Objective
Express the lines of the records starting at the one containing "Within the set" and ending at the one containing "1.09 metres" as a JSON list of strings, one string per line, leaving out blank lines.

Questions about scenes in images:
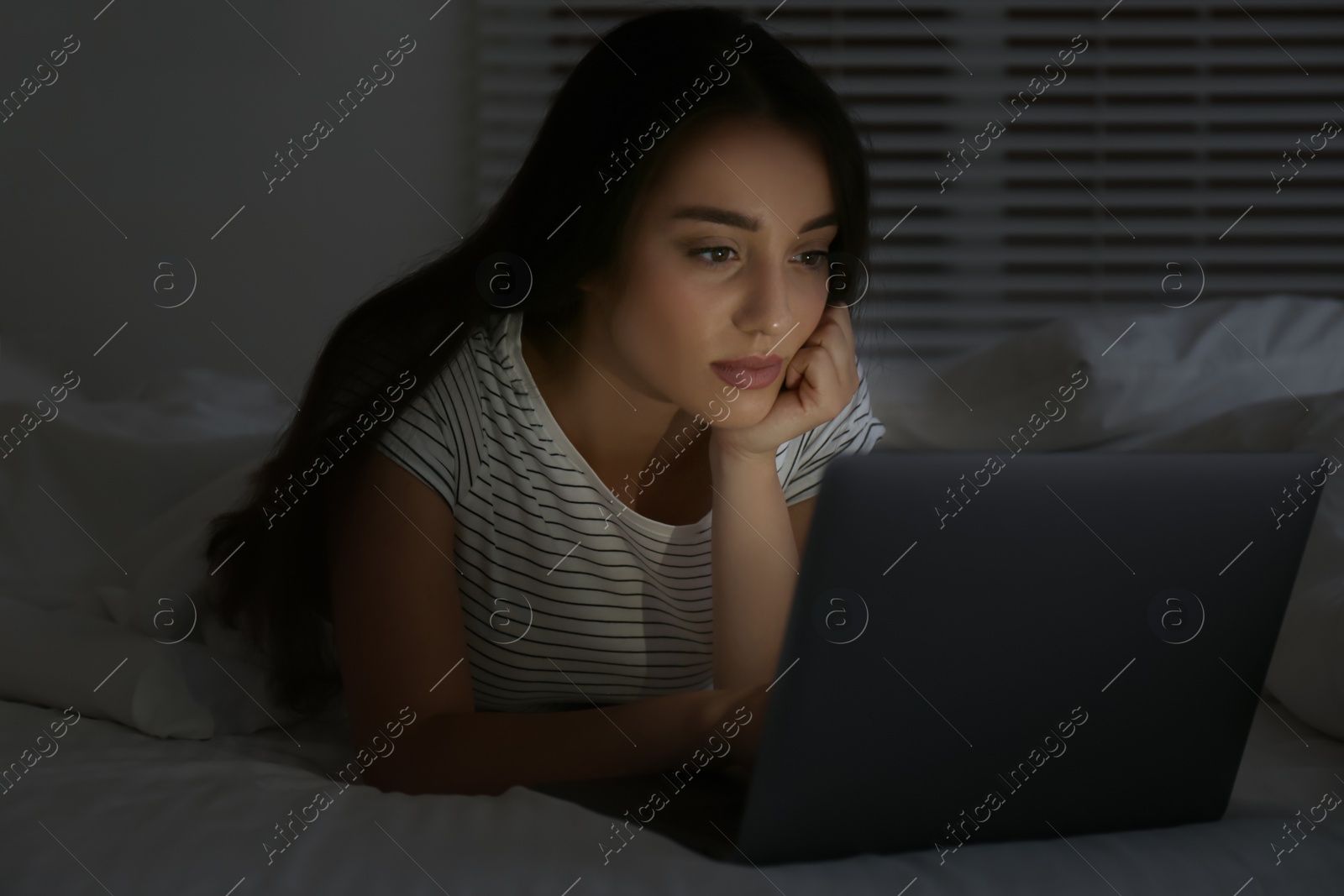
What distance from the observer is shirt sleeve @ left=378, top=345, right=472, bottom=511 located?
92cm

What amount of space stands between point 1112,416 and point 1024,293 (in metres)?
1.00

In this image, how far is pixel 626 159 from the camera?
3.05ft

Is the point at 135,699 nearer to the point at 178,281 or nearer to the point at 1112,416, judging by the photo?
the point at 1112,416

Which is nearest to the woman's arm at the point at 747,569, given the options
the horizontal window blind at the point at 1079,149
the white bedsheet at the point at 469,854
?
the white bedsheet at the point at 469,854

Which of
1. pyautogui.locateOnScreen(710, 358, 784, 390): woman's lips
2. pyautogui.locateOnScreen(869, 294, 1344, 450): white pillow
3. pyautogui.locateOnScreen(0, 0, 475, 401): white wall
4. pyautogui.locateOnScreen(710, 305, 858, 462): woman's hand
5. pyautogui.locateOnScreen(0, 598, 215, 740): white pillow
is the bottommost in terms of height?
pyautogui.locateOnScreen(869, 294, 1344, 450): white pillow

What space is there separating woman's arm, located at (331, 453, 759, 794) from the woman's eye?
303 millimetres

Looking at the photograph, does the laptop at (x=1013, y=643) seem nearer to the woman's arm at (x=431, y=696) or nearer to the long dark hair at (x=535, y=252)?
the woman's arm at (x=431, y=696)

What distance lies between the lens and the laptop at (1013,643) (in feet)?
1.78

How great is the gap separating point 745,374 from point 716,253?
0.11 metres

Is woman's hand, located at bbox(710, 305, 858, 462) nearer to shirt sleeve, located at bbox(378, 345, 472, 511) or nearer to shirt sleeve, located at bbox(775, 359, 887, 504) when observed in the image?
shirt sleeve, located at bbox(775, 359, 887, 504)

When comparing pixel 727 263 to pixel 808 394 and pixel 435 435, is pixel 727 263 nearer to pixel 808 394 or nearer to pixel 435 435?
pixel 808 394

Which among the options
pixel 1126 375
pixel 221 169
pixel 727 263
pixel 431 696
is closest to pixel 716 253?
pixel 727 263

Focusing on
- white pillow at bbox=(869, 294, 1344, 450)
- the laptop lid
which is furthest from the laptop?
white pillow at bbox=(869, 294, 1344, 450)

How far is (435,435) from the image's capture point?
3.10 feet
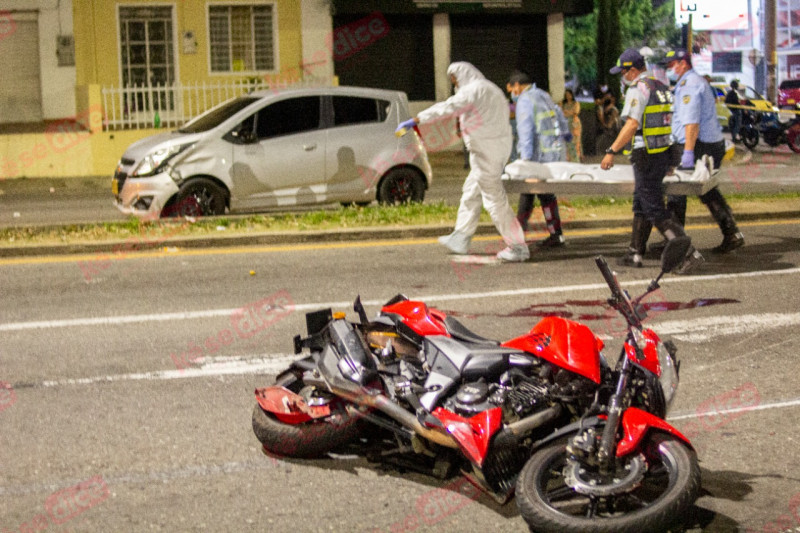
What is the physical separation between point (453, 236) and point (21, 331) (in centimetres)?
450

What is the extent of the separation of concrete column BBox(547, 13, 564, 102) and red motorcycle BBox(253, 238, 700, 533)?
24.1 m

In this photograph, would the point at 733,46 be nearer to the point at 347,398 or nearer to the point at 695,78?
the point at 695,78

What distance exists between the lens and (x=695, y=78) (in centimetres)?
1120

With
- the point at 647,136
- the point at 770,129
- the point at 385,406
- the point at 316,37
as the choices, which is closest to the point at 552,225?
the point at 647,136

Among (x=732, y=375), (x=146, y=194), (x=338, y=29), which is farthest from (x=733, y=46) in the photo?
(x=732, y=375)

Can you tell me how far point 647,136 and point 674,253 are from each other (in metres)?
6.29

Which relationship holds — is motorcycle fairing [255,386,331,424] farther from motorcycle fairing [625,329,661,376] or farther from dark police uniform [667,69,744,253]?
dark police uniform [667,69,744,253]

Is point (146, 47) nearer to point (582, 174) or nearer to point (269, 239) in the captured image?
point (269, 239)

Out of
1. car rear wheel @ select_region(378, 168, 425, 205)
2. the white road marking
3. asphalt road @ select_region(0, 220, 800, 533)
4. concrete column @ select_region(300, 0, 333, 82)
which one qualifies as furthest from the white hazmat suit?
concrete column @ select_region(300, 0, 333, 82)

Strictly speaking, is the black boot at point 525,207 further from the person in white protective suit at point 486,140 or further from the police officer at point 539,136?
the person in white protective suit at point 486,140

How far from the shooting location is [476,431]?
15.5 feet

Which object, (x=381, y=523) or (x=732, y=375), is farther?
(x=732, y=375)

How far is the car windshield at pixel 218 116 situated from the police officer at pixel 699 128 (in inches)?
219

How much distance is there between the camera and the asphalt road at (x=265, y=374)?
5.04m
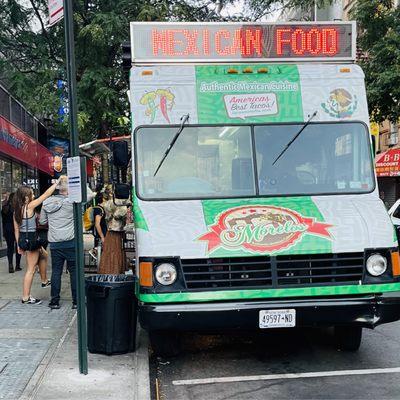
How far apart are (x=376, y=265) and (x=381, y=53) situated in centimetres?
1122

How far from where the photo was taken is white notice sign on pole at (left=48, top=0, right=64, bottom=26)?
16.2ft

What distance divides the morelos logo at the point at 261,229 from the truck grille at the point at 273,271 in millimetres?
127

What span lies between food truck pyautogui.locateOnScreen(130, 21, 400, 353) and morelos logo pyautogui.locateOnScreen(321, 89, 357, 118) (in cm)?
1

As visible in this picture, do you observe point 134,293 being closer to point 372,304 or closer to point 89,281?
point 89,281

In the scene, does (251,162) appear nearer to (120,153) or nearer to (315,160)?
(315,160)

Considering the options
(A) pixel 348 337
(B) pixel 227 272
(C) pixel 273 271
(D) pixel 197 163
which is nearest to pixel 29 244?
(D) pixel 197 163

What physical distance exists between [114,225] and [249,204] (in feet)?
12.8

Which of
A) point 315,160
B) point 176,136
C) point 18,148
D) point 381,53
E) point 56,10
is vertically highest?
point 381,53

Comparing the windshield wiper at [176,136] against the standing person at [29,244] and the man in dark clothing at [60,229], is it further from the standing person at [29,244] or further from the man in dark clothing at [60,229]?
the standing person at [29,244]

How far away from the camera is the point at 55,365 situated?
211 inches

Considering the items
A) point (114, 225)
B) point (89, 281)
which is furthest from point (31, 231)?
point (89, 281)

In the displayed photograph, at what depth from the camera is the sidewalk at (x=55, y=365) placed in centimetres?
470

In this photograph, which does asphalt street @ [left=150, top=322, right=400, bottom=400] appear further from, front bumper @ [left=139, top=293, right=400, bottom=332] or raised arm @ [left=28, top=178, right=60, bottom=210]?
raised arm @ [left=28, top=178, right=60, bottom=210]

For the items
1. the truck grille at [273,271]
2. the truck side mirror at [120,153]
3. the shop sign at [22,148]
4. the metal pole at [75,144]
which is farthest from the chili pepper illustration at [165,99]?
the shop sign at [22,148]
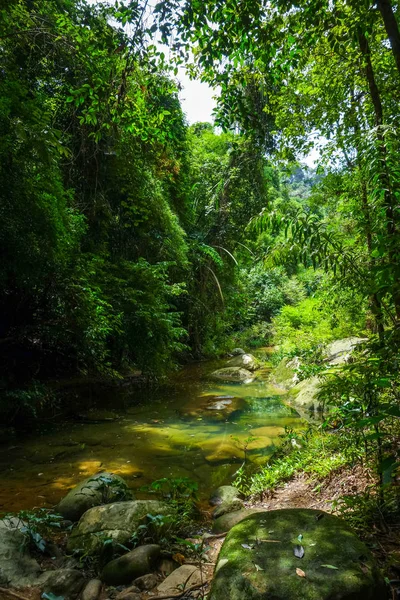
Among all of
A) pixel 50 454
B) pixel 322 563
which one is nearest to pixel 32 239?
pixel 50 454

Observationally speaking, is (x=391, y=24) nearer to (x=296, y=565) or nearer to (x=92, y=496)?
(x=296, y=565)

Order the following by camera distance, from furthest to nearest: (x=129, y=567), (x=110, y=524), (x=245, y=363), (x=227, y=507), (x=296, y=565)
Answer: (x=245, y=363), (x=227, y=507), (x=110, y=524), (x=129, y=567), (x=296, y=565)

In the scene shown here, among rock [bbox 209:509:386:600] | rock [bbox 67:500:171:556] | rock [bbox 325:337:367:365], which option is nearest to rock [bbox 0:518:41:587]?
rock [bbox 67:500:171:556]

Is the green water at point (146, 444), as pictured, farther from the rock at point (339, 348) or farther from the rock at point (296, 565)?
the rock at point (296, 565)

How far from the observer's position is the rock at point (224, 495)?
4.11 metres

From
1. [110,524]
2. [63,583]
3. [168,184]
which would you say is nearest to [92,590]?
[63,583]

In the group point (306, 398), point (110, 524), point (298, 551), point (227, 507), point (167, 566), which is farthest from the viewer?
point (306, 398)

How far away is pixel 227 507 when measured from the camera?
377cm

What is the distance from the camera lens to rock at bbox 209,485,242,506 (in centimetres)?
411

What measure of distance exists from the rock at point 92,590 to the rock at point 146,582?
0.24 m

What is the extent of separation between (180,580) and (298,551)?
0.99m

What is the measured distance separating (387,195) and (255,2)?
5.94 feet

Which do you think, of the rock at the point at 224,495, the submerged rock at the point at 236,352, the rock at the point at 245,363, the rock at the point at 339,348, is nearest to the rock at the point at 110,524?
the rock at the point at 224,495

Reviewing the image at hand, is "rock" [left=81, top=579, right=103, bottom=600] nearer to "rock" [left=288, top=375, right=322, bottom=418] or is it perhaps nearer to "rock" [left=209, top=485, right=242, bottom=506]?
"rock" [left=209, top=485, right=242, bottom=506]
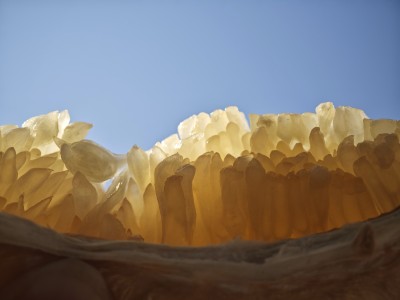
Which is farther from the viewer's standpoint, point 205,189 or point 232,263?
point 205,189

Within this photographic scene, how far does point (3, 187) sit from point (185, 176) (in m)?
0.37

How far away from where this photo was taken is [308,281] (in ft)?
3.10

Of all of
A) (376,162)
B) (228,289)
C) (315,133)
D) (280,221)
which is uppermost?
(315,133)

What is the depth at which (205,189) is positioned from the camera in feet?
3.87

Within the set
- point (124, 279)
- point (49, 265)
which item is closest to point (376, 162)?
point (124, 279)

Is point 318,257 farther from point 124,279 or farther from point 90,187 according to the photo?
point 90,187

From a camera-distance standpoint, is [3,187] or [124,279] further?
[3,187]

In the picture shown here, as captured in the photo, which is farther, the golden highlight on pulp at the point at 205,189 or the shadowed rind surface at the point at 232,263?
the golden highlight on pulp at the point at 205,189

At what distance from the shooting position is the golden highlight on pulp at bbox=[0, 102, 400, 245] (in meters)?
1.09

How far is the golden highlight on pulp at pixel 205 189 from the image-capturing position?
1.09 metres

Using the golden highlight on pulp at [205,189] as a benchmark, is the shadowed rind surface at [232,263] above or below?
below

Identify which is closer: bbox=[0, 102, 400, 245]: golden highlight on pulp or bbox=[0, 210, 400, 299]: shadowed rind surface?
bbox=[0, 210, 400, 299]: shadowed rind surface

Output for this exercise
[
  "Within the set",
  "- point (124, 279)",
  "- point (49, 265)",
  "which item is closest to point (376, 162)?",
  "point (124, 279)",
  "Is point 318,257 farther from point 124,279 or farther from point 90,187 according to the photo?",
  "point 90,187",
  "From a camera-distance standpoint, is [3,187] or [124,279] further?",
  "[3,187]",
  "In the picture shown here, as captured in the photo, which is farther, the golden highlight on pulp at the point at 205,189 or the shadowed rind surface at the point at 232,263?",
  "the golden highlight on pulp at the point at 205,189",
  "At what distance from the shooting position is the golden highlight on pulp at bbox=[0, 102, 400, 245] (in meters)?",
  "1.09",
  "How far is the golden highlight on pulp at pixel 205 189 from the image-capturing position?",
  "1.09 metres"
]